--- begin The data ---
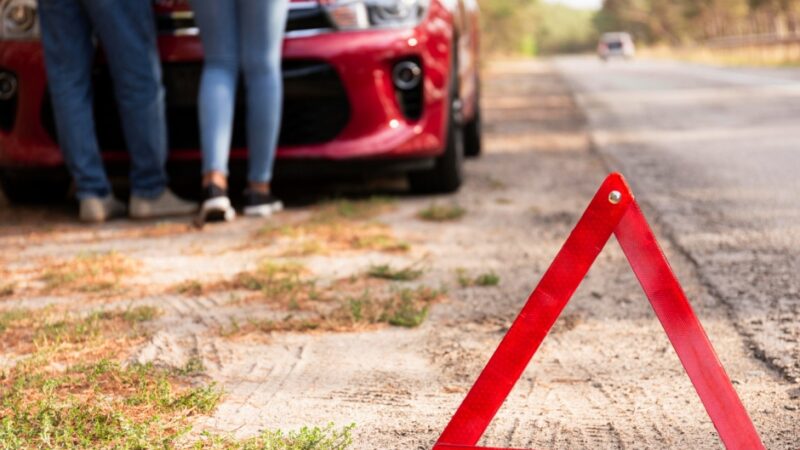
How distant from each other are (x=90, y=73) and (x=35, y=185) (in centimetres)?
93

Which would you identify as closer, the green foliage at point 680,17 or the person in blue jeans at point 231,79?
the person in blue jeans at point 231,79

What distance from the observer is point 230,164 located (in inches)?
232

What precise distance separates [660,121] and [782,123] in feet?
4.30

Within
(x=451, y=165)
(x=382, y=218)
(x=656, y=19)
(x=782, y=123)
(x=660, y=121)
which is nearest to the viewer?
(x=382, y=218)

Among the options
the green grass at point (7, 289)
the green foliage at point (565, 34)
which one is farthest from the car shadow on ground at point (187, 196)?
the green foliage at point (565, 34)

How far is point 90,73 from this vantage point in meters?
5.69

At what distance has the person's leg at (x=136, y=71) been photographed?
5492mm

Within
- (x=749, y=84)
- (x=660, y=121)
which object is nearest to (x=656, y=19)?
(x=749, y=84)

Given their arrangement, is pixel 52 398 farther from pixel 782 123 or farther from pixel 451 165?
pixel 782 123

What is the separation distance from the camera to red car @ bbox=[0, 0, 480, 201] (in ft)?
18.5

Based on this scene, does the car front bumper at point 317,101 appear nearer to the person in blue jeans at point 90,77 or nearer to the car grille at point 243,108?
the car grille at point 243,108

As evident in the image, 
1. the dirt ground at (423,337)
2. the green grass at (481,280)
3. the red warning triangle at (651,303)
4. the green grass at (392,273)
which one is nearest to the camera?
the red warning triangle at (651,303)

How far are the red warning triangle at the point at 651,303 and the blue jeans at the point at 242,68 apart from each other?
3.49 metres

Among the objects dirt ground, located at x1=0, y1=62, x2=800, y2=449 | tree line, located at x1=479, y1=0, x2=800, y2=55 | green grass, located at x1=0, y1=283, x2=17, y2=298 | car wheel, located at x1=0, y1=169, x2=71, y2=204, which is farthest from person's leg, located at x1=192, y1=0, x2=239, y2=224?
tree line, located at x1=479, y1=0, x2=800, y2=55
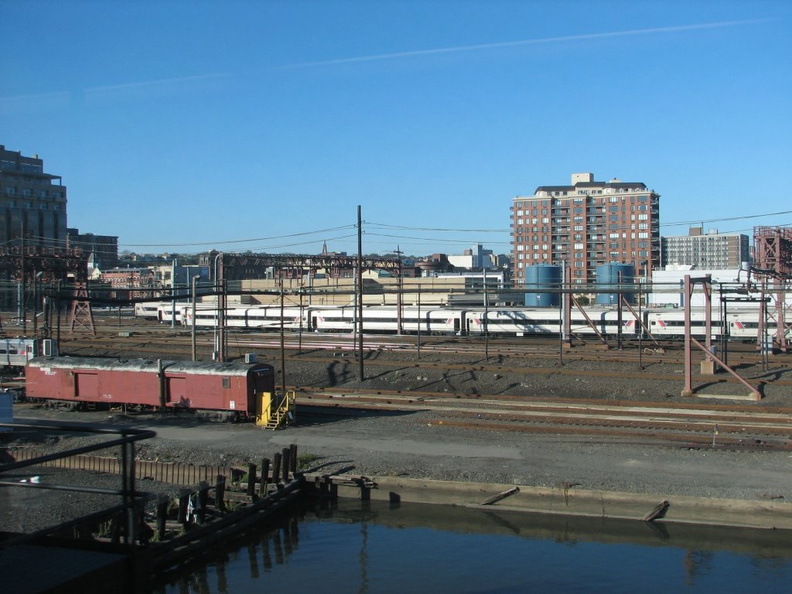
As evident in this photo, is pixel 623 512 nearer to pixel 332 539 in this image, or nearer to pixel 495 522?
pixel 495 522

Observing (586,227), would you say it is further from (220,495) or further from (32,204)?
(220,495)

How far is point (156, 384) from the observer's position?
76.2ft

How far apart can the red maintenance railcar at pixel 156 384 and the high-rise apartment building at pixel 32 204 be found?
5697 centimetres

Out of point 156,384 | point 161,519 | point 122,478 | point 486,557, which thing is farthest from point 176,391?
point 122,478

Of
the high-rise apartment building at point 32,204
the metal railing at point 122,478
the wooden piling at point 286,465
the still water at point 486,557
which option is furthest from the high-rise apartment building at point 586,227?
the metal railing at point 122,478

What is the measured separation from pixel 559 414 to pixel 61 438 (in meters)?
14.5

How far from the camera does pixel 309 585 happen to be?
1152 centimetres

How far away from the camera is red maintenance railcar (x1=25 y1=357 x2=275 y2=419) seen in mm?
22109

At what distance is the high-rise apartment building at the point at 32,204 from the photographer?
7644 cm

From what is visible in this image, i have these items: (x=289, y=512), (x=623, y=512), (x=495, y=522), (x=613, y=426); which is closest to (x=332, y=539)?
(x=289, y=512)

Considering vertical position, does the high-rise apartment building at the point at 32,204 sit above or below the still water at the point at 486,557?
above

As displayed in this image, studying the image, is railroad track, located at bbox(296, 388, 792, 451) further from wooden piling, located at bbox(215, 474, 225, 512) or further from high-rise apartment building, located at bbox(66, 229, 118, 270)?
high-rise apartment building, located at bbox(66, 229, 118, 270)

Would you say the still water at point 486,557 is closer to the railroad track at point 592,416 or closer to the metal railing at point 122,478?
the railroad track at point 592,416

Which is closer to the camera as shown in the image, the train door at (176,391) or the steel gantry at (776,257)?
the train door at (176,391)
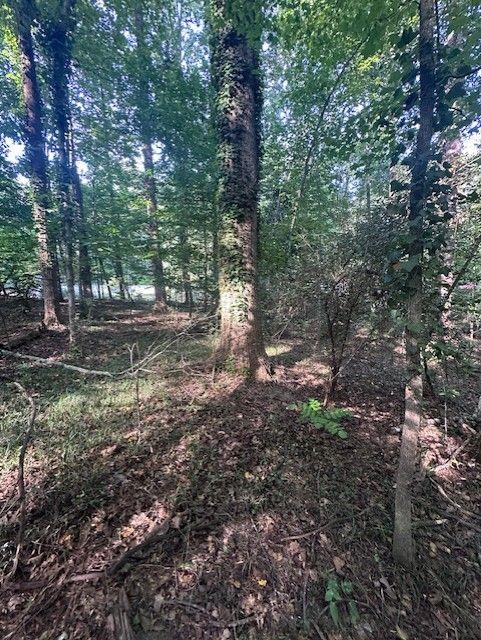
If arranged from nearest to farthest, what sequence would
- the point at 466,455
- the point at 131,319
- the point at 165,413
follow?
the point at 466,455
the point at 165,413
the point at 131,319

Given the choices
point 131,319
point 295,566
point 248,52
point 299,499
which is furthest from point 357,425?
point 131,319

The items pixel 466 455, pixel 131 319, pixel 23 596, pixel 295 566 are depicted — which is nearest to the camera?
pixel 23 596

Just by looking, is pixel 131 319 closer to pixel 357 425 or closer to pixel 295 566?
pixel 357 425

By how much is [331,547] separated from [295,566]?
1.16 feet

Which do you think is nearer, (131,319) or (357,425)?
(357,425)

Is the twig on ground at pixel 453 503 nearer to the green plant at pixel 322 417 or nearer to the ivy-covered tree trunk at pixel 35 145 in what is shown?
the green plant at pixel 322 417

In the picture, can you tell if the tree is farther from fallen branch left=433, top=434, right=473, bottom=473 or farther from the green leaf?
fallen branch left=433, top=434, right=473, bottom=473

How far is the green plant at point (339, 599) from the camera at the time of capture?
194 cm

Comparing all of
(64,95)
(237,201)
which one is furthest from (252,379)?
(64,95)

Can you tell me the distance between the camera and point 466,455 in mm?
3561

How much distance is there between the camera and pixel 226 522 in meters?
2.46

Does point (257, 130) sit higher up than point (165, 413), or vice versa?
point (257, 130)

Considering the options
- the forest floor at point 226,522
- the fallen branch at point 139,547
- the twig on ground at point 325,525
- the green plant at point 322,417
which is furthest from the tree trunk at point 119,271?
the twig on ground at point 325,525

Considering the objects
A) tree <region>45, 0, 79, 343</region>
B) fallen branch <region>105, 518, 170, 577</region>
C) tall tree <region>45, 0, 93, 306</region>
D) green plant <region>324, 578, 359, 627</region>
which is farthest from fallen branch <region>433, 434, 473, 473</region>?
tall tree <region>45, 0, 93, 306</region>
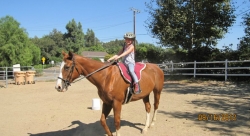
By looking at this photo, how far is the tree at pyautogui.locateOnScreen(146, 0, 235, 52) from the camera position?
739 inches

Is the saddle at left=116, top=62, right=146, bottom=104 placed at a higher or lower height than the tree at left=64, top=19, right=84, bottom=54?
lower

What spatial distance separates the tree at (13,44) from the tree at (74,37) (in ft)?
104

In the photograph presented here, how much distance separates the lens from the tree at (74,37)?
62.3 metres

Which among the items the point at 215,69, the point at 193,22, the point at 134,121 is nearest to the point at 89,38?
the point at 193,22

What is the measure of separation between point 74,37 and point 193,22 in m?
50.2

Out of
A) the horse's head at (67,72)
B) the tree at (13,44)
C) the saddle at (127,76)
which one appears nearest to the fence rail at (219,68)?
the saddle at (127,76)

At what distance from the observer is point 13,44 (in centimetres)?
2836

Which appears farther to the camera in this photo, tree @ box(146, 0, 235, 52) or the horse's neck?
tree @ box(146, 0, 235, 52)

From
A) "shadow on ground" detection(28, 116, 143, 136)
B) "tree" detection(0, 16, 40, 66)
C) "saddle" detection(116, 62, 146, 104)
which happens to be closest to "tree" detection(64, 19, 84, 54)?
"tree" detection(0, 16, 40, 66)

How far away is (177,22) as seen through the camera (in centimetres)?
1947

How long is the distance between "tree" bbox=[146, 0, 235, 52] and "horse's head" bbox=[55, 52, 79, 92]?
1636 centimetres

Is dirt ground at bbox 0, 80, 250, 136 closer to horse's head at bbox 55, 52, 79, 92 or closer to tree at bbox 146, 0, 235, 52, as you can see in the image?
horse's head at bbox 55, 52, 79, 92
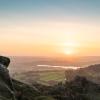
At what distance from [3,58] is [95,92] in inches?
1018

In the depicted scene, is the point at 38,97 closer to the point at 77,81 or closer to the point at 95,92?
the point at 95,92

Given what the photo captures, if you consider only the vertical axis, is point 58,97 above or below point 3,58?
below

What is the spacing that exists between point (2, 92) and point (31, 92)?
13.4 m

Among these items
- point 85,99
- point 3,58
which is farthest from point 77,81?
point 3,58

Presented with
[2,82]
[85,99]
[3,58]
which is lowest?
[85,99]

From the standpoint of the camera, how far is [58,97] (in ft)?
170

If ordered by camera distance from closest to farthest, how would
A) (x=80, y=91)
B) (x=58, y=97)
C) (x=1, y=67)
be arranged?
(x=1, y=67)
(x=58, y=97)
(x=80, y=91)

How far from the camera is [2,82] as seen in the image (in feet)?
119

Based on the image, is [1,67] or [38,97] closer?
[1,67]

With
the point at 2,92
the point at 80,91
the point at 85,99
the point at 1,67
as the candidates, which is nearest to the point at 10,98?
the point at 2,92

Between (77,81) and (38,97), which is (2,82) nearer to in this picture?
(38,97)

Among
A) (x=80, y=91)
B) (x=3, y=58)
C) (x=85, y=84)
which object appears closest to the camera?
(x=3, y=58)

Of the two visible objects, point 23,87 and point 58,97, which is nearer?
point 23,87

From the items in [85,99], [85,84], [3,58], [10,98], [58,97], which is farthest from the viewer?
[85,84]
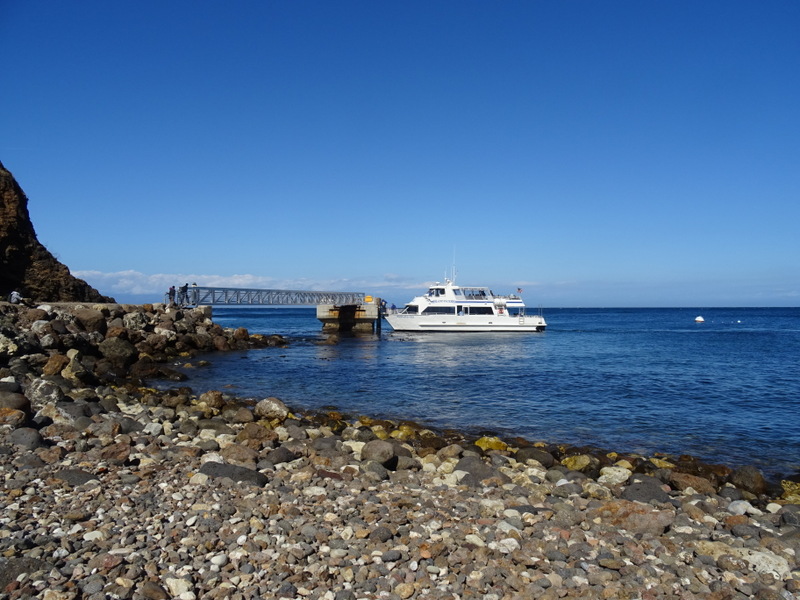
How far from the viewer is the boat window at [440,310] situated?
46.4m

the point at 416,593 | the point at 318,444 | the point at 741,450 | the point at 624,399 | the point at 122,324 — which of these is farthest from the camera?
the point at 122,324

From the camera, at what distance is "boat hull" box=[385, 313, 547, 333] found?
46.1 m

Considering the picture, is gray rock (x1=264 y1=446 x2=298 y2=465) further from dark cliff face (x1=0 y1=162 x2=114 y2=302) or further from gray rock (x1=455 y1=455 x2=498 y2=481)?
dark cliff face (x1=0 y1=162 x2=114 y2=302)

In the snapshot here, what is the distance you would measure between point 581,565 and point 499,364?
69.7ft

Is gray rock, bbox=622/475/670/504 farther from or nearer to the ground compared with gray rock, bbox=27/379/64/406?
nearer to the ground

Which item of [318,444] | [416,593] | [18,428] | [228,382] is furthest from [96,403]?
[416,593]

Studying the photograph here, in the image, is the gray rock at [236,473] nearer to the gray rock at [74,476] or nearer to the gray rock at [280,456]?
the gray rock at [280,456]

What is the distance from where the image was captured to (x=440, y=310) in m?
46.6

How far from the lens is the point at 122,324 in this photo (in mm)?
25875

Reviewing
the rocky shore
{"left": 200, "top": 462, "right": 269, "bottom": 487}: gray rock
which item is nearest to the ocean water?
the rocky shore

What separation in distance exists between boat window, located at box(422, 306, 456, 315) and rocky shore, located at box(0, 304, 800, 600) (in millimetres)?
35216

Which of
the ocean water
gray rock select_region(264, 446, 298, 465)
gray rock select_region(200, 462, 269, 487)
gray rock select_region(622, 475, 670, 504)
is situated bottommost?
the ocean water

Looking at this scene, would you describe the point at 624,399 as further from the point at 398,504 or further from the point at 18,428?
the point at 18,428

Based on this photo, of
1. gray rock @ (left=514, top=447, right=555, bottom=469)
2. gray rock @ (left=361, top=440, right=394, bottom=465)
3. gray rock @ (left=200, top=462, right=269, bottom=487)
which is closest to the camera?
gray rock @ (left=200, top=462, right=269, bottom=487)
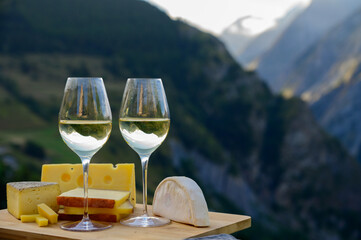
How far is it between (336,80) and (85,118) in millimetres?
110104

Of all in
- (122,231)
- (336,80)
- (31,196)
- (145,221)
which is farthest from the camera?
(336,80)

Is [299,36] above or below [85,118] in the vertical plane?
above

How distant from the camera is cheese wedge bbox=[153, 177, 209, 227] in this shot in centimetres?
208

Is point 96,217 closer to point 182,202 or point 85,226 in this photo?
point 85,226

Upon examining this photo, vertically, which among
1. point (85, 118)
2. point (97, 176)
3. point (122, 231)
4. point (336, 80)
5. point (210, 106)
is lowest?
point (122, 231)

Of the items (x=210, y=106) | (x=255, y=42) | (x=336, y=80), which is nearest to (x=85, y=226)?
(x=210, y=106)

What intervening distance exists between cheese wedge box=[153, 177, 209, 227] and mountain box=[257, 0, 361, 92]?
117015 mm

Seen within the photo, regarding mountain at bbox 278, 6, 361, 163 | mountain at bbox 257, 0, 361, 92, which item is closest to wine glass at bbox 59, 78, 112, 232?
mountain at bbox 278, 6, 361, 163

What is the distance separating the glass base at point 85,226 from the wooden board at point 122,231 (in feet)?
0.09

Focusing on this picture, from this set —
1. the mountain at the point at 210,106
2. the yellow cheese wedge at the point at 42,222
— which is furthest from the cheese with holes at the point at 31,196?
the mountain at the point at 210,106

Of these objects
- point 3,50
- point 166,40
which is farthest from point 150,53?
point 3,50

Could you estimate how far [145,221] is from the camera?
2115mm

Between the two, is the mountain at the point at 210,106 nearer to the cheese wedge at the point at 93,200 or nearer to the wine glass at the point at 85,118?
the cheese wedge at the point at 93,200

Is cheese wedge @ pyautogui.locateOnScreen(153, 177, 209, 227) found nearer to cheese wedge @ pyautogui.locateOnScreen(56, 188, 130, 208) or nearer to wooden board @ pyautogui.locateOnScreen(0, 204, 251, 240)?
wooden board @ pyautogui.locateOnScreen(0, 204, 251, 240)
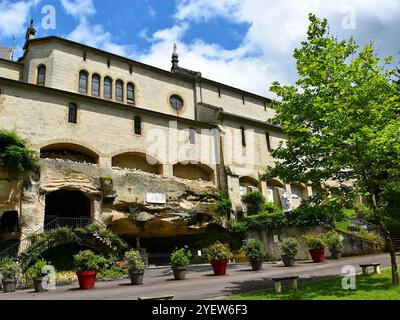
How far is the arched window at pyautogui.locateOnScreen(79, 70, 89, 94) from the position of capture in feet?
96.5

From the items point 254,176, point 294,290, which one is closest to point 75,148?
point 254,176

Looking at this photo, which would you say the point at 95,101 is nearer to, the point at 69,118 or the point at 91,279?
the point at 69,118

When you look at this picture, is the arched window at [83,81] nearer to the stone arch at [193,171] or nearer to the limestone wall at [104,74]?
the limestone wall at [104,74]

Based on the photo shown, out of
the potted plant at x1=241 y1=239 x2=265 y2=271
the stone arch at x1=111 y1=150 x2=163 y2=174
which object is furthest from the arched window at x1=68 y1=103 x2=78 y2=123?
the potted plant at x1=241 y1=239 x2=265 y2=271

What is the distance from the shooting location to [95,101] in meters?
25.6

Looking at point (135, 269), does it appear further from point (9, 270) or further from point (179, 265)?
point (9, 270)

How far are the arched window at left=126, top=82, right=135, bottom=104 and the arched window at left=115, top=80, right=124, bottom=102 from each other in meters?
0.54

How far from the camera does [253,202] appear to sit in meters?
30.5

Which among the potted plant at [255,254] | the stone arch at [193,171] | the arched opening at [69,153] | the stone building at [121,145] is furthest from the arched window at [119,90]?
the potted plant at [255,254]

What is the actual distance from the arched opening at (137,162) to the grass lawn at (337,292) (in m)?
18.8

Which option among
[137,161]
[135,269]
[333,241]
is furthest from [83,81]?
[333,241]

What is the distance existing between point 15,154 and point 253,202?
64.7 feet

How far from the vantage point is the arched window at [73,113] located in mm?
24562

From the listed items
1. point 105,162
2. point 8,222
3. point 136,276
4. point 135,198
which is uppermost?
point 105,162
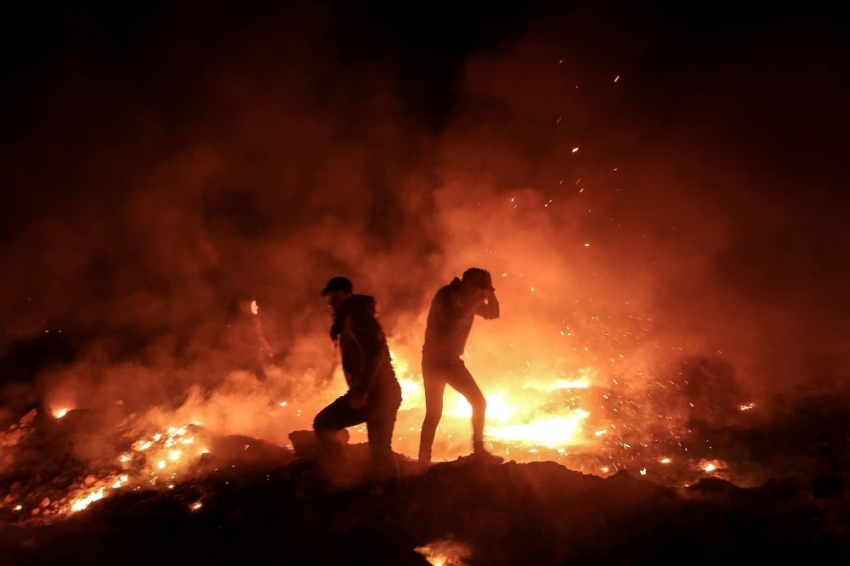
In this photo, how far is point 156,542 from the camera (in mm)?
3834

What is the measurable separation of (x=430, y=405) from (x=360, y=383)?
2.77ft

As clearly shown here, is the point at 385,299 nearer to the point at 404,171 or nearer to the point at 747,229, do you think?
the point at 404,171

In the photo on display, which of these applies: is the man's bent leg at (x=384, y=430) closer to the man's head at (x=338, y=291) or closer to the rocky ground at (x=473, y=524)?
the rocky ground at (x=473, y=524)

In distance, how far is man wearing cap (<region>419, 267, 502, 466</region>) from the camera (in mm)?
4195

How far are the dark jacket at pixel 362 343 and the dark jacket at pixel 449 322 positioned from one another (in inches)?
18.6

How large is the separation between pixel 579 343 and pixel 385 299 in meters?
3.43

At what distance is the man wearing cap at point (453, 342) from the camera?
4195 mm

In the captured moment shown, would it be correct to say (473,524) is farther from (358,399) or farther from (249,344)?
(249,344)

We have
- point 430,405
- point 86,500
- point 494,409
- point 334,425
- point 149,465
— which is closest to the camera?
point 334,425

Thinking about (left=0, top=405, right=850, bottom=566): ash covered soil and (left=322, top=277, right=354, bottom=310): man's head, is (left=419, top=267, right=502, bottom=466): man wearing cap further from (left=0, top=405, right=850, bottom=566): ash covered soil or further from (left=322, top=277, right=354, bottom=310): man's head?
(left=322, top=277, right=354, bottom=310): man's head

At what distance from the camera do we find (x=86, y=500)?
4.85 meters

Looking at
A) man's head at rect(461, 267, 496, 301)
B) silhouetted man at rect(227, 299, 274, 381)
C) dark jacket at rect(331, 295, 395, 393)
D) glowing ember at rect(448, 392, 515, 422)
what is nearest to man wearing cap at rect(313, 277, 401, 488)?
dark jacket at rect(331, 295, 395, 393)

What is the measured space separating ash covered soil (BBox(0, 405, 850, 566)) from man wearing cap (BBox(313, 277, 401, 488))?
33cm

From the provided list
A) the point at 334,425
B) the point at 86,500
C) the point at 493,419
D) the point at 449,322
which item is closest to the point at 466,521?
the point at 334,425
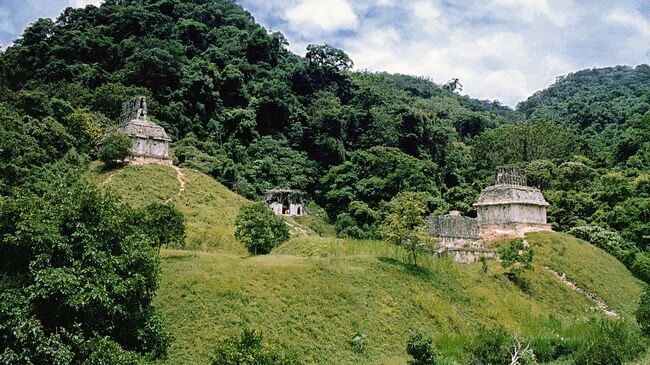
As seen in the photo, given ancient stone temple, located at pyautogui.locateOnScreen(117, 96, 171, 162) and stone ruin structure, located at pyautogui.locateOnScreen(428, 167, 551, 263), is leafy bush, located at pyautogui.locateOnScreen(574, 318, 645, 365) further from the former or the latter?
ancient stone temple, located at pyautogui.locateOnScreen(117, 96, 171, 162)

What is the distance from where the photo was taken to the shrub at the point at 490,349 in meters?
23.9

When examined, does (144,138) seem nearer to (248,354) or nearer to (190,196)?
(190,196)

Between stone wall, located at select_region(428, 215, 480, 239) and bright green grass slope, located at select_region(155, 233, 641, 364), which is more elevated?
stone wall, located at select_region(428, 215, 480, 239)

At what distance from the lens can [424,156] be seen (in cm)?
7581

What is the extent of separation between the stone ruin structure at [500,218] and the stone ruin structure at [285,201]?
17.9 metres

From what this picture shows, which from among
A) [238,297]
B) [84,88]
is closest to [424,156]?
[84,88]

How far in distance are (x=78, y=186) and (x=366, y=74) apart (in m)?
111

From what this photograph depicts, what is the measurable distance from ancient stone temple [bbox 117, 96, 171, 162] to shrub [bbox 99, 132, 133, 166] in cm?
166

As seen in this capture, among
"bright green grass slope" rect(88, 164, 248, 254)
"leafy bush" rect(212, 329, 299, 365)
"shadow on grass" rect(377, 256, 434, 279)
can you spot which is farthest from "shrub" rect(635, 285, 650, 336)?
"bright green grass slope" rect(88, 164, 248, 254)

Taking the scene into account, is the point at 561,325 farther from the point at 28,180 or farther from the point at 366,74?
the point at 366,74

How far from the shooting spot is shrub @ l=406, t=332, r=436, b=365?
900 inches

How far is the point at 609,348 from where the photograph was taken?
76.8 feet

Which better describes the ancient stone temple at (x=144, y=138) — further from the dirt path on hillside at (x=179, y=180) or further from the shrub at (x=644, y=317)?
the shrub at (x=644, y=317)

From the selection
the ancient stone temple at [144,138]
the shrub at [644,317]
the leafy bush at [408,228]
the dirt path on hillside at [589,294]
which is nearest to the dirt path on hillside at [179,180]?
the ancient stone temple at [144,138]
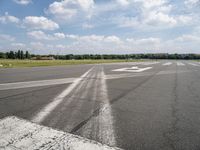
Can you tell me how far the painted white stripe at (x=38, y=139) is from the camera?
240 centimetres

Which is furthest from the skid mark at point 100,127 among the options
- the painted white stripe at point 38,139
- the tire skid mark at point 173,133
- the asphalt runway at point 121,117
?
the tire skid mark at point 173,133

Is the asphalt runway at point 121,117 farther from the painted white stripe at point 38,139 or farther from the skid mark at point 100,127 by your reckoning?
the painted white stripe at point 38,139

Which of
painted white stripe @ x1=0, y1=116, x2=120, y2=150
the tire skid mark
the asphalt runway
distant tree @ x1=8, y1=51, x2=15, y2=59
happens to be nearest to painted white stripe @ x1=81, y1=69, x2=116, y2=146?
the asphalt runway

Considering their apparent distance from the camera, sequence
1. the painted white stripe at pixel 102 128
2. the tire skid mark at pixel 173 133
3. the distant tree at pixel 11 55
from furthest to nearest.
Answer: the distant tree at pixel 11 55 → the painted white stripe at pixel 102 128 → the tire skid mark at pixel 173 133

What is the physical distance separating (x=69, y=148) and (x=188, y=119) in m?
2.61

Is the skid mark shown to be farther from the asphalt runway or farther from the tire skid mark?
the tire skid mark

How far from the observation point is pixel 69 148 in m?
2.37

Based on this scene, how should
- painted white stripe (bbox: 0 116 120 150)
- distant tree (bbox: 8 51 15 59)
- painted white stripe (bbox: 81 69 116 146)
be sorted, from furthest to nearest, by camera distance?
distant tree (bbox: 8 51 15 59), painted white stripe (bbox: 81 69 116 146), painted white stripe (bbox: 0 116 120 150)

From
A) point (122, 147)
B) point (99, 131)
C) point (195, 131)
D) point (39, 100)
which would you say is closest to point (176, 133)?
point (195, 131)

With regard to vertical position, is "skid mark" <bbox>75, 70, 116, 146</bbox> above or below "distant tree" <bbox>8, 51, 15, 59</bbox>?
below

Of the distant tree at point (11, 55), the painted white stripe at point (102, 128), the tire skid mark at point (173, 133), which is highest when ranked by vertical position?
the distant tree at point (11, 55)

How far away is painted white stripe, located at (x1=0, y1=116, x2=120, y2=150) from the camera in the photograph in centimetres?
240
--- end The data ---
- Instructions for the task: From the line holding "Considering their apparent" through the last line above, reproduce each line exactly and add nothing.

- Output for this task:
Considering their apparent distance from the camera, sequence
1. the painted white stripe at pixel 102 128
2. the tire skid mark at pixel 173 133
3. the distant tree at pixel 11 55
from furthest to nearest.
Answer: the distant tree at pixel 11 55 → the painted white stripe at pixel 102 128 → the tire skid mark at pixel 173 133

What is the physical distance separating (x=69, y=148) and (x=188, y=119) in m?
2.61

Is the skid mark shown to be farther from the asphalt runway or farther from the tire skid mark?
the tire skid mark

How far from the observation point is pixel 69 148 in m?
2.37

Based on this scene, how should
- painted white stripe (bbox: 0 116 120 150)
- distant tree (bbox: 8 51 15 59)
- painted white stripe (bbox: 81 69 116 146)
be sorted, from furthest to nearest, by camera distance?
distant tree (bbox: 8 51 15 59), painted white stripe (bbox: 81 69 116 146), painted white stripe (bbox: 0 116 120 150)

From
A) point (122, 147)
B) point (99, 131)
C) point (195, 131)
D) point (39, 100)
which would you say is closest to point (176, 133)?
point (195, 131)

With regard to vertical position, is "skid mark" <bbox>75, 70, 116, 146</bbox> above or below "distant tree" <bbox>8, 51, 15, 59</bbox>?
below

Of the distant tree at point (11, 55), the painted white stripe at point (102, 128), the tire skid mark at point (173, 133), which is highest when ranked by vertical position?
the distant tree at point (11, 55)

How far away is painted white stripe, located at (x1=0, y1=116, x2=120, y2=150) from the camera in the photograph in centimetres?
240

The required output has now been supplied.